# TASK PROMPT
Print every line of the listing exactly, please.

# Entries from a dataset
——————————

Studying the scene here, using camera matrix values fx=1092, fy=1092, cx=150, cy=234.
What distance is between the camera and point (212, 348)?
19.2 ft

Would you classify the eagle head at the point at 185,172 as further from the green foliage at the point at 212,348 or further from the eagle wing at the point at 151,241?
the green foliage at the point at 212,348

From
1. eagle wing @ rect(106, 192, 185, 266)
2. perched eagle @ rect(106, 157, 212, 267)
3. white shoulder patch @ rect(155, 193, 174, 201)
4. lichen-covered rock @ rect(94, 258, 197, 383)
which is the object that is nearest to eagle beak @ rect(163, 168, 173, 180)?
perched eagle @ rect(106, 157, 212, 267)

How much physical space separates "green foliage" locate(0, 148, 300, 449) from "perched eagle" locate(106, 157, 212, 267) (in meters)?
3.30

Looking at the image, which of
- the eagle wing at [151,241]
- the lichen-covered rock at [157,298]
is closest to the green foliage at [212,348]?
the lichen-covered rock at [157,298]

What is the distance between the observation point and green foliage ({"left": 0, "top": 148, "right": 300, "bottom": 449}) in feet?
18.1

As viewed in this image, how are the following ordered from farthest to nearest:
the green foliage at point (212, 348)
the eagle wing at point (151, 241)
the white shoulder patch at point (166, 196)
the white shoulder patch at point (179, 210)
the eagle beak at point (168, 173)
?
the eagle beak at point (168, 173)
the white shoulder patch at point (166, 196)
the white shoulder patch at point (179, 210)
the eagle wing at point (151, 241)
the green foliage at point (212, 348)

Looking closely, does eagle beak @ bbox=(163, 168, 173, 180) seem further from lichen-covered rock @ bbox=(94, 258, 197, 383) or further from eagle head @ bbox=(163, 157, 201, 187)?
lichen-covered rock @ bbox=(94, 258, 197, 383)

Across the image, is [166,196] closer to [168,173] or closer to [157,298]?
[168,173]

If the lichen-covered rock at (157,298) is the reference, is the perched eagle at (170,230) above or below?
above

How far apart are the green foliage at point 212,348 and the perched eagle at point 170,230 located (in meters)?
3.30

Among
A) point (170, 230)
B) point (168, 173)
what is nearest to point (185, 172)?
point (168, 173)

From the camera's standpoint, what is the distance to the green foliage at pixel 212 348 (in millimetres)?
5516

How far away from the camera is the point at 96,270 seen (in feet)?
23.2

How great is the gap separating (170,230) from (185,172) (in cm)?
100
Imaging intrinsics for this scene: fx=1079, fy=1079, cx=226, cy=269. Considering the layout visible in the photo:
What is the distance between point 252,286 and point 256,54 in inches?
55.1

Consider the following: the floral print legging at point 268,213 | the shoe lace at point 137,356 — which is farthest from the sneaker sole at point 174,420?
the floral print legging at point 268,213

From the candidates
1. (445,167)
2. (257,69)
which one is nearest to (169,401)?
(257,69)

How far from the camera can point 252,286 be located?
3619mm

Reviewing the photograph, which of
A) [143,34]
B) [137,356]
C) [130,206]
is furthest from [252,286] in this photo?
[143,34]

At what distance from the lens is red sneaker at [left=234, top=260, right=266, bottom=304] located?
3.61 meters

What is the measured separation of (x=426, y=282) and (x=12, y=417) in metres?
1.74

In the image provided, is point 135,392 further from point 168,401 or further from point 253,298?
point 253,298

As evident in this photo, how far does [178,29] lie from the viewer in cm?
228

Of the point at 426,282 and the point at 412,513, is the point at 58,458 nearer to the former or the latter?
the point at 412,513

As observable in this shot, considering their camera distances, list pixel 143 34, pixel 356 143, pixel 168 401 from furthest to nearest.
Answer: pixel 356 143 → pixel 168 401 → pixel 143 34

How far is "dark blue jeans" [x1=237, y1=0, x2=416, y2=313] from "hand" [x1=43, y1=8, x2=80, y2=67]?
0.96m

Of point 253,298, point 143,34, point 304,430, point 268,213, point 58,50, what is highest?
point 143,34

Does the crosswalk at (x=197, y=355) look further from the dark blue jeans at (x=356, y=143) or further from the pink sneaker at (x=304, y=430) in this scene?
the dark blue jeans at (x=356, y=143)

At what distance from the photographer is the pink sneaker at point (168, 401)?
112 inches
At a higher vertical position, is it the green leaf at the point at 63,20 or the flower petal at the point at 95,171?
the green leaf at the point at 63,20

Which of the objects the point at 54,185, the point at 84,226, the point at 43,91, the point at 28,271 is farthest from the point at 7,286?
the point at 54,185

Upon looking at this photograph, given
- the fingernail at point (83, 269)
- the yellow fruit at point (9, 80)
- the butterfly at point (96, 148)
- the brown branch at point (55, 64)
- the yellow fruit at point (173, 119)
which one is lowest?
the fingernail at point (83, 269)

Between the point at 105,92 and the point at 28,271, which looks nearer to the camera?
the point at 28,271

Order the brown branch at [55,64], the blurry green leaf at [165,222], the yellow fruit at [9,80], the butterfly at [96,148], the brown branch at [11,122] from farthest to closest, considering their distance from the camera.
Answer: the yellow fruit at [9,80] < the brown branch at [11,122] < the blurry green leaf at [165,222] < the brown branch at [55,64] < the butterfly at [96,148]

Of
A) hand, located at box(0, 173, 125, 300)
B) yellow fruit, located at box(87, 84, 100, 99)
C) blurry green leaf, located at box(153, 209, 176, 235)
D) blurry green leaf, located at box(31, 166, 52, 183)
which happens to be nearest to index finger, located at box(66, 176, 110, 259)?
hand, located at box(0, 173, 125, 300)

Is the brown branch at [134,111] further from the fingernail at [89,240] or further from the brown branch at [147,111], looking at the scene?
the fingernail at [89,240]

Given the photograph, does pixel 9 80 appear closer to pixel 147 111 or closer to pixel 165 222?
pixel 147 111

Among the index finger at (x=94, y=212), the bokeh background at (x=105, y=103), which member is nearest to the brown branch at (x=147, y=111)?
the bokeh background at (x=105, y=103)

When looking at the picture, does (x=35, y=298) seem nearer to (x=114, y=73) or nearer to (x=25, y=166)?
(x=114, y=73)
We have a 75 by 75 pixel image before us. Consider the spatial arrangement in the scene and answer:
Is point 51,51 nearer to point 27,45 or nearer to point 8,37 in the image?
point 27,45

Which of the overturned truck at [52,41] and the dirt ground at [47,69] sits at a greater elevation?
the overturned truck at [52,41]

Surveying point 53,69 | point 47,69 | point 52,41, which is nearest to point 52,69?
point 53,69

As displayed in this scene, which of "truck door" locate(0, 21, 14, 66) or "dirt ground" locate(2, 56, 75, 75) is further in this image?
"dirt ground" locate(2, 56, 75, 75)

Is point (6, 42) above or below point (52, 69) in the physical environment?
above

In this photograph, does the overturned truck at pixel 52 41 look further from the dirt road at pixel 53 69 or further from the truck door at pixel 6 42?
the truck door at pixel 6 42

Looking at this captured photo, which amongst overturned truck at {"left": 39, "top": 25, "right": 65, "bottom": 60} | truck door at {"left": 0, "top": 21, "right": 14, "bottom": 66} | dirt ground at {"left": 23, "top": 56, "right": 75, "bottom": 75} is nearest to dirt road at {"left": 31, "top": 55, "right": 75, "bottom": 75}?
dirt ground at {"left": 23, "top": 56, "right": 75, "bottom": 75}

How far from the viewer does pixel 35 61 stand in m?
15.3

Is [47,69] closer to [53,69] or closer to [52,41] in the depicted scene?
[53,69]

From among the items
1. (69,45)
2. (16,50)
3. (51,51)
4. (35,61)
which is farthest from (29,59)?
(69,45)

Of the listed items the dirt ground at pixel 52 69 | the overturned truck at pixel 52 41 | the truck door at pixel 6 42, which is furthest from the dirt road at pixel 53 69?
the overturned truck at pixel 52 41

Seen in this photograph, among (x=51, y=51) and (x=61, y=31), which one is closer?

——————————

# SOLVED EXERCISE
Studying the scene here, using camera matrix values fx=1092, fy=1092, cx=150, cy=234.
What distance is between the camera and point (212, 348)?
19.2 ft

Would you classify the eagle head at the point at 185,172 as further from the green foliage at the point at 212,348 or further from the eagle wing at the point at 151,241?
the green foliage at the point at 212,348

From
1. eagle wing @ rect(106, 192, 185, 266)
2. perched eagle @ rect(106, 157, 212, 267)
3. white shoulder patch @ rect(155, 193, 174, 201)
4. lichen-covered rock @ rect(94, 258, 197, 383)
which is the object that is nearest to eagle beak @ rect(163, 168, 173, 180)?
perched eagle @ rect(106, 157, 212, 267)

How much physical space separates "green foliage" locate(0, 148, 300, 449) from "perched eagle" locate(106, 157, 212, 267) (in meters)?
3.30

Looking at the image, which of
- the eagle wing at [151,241]
- the lichen-covered rock at [157,298]
is closest to the green foliage at [212,348]?
the lichen-covered rock at [157,298]

What is the distance between the observation point and green foliage ({"left": 0, "top": 148, "right": 300, "bottom": 449}) in feet?
18.1

As viewed in this image, how are the following ordered from farthest to nearest:
the green foliage at point (212, 348)
the eagle wing at point (151, 241)
the white shoulder patch at point (166, 196)
the white shoulder patch at point (179, 210)
the eagle beak at point (168, 173)
?
the eagle beak at point (168, 173)
the white shoulder patch at point (166, 196)
the white shoulder patch at point (179, 210)
the eagle wing at point (151, 241)
the green foliage at point (212, 348)

Looking closely, does eagle beak @ bbox=(163, 168, 173, 180) seem further from lichen-covered rock @ bbox=(94, 258, 197, 383) or further from eagle head @ bbox=(163, 157, 201, 187)?
lichen-covered rock @ bbox=(94, 258, 197, 383)

Across the image, is [166,196] closer to [168,173] or closer to [157,298]?
[168,173]

If the lichen-covered rock at (157,298) is the reference, is the perched eagle at (170,230) above or below?
above

How far apart are the green foliage at point 212,348 and the perched eagle at point 170,230 located (in meters)?
3.30

Among
A) point (170, 230)
B) point (168, 173)
what is nearest to point (185, 172)?
point (168, 173)

From the camera's standpoint, what is the distance to the green foliage at pixel 212 348 (in millimetres)?
5516

How far away from the camera is the point at 96,270 seen (in feet)?
23.2

How great is the gap separating (170,230) from (185,172) (in cm)?
100
Imaging intrinsics for this scene: fx=1079, fy=1079, cx=226, cy=269. Considering the layout visible in the photo:
What is the distance between point 252,286 and point 256,54 in inches?
55.1

Consider the following: the floral print legging at point 268,213 | the shoe lace at point 137,356 — which is farthest from the sneaker sole at point 174,420?
the floral print legging at point 268,213

From the candidates
1. (445,167)
2. (257,69)
which one is nearest to (169,401)?
(257,69)

How far from the camera can point 252,286 be located?
3619mm

Reviewing the photograph, which of
A) [143,34]
B) [137,356]
C) [130,206]
is furthest from [252,286] in this photo?
[143,34]

At what distance from the lens is red sneaker at [left=234, top=260, right=266, bottom=304] located?
3.61 meters

What is the measured separation of (x=426, y=282) and (x=12, y=417) in metres?
1.74

In the image provided, is point 135,392 further from point 168,401 or further from point 253,298?
point 253,298

As evident in this photo, how far does [178,29] lie from the viewer in cm?
228

Of the point at 426,282 and the point at 412,513, is the point at 58,458 nearer to the former or the latter?
the point at 412,513

As observable in this shot, considering their camera distances, list pixel 143 34, pixel 356 143, pixel 168 401 from furthest to nearest.
Answer: pixel 356 143 → pixel 168 401 → pixel 143 34

How far is "dark blue jeans" [x1=237, y1=0, x2=416, y2=313] from "hand" [x1=43, y1=8, x2=80, y2=67]?
0.96m

Of point 253,298, point 143,34, point 304,430, point 268,213, point 58,50, what is highest?
point 143,34

Does the crosswalk at (x=197, y=355) look further from the dark blue jeans at (x=356, y=143) or further from the pink sneaker at (x=304, y=430) in this scene?
the dark blue jeans at (x=356, y=143)

At what distance from the photographer is the pink sneaker at point (168, 401)?
112 inches
At a higher vertical position, is it the green leaf at the point at 63,20 or the flower petal at the point at 95,171?
the green leaf at the point at 63,20

Which of the objects the point at 54,185, the point at 84,226, the point at 43,91, the point at 28,271 is farthest from the point at 7,286?
the point at 54,185

Upon looking at this photograph, given
- the fingernail at point (83, 269)
- the yellow fruit at point (9, 80)
- the butterfly at point (96, 148)
- the brown branch at point (55, 64)
- the yellow fruit at point (173, 119)
which one is lowest?
the fingernail at point (83, 269)

Between the point at 105,92 and the point at 28,271, which looks nearer to the camera?
the point at 28,271

Order the brown branch at [55,64], the blurry green leaf at [165,222], the yellow fruit at [9,80], the butterfly at [96,148], the brown branch at [11,122] from farthest to closest, considering their distance from the camera.
Answer: the yellow fruit at [9,80] < the brown branch at [11,122] < the blurry green leaf at [165,222] < the brown branch at [55,64] < the butterfly at [96,148]

Of
A) hand, located at box(0, 173, 125, 300)
B) yellow fruit, located at box(87, 84, 100, 99)
C) blurry green leaf, located at box(153, 209, 176, 235)
D) blurry green leaf, located at box(31, 166, 52, 183)
which happens to be nearest to index finger, located at box(66, 176, 110, 259)?
hand, located at box(0, 173, 125, 300)

Is the brown branch at [134,111] further from the fingernail at [89,240] or further from the brown branch at [147,111], looking at the scene?
the fingernail at [89,240]

Given the photograph, does pixel 9 80 appear closer to pixel 147 111 or closer to pixel 165 222?
pixel 147 111

Among the index finger at (x=94, y=212), the bokeh background at (x=105, y=103), which member is nearest to the brown branch at (x=147, y=111)?
the bokeh background at (x=105, y=103)

When looking at the picture, does (x=35, y=298) seem nearer to (x=114, y=73) or nearer to (x=25, y=166)?
(x=114, y=73)
We have a 75 by 75 pixel image before us. Consider the spatial arrangement in the scene and answer:
Is point 51,51 nearer to point 27,45 or nearer to point 8,37 in the image?
point 27,45

Which of the overturned truck at [52,41] and the dirt ground at [47,69] sits at a greater elevation?
the overturned truck at [52,41]

Surveying point 53,69 | point 47,69 | point 52,41, which is nearest to point 52,69?
point 53,69

As displayed in this scene, which of "truck door" locate(0, 21, 14, 66) or "dirt ground" locate(2, 56, 75, 75) is further in this image?
"dirt ground" locate(2, 56, 75, 75)

Is point (6, 42) above or below point (52, 69) in the physical environment?
above

In this photograph, does the overturned truck at pixel 52 41 look further from the dirt road at pixel 53 69 or further from the truck door at pixel 6 42?
the truck door at pixel 6 42

Looking at this captured photo, which amongst overturned truck at {"left": 39, "top": 25, "right": 65, "bottom": 60} | truck door at {"left": 0, "top": 21, "right": 14, "bottom": 66} | dirt ground at {"left": 23, "top": 56, "right": 75, "bottom": 75} is nearest to dirt road at {"left": 31, "top": 55, "right": 75, "bottom": 75}?
dirt ground at {"left": 23, "top": 56, "right": 75, "bottom": 75}

How far from the viewer does pixel 35 61 stand in m?
15.3

Is [47,69] closer to [53,69] or closer to [52,41] in the depicted scene?
[53,69]

From among the items
1. (69,45)
2. (16,50)
3. (51,51)
4. (35,61)
which is farthest from (29,59)?
(69,45)

Of the listed items the dirt ground at pixel 52 69 | the overturned truck at pixel 52 41 | the truck door at pixel 6 42, which is furthest from the dirt road at pixel 53 69?
the overturned truck at pixel 52 41

Seen in this photograph, among (x=51, y=51) and (x=61, y=31), which one is closer?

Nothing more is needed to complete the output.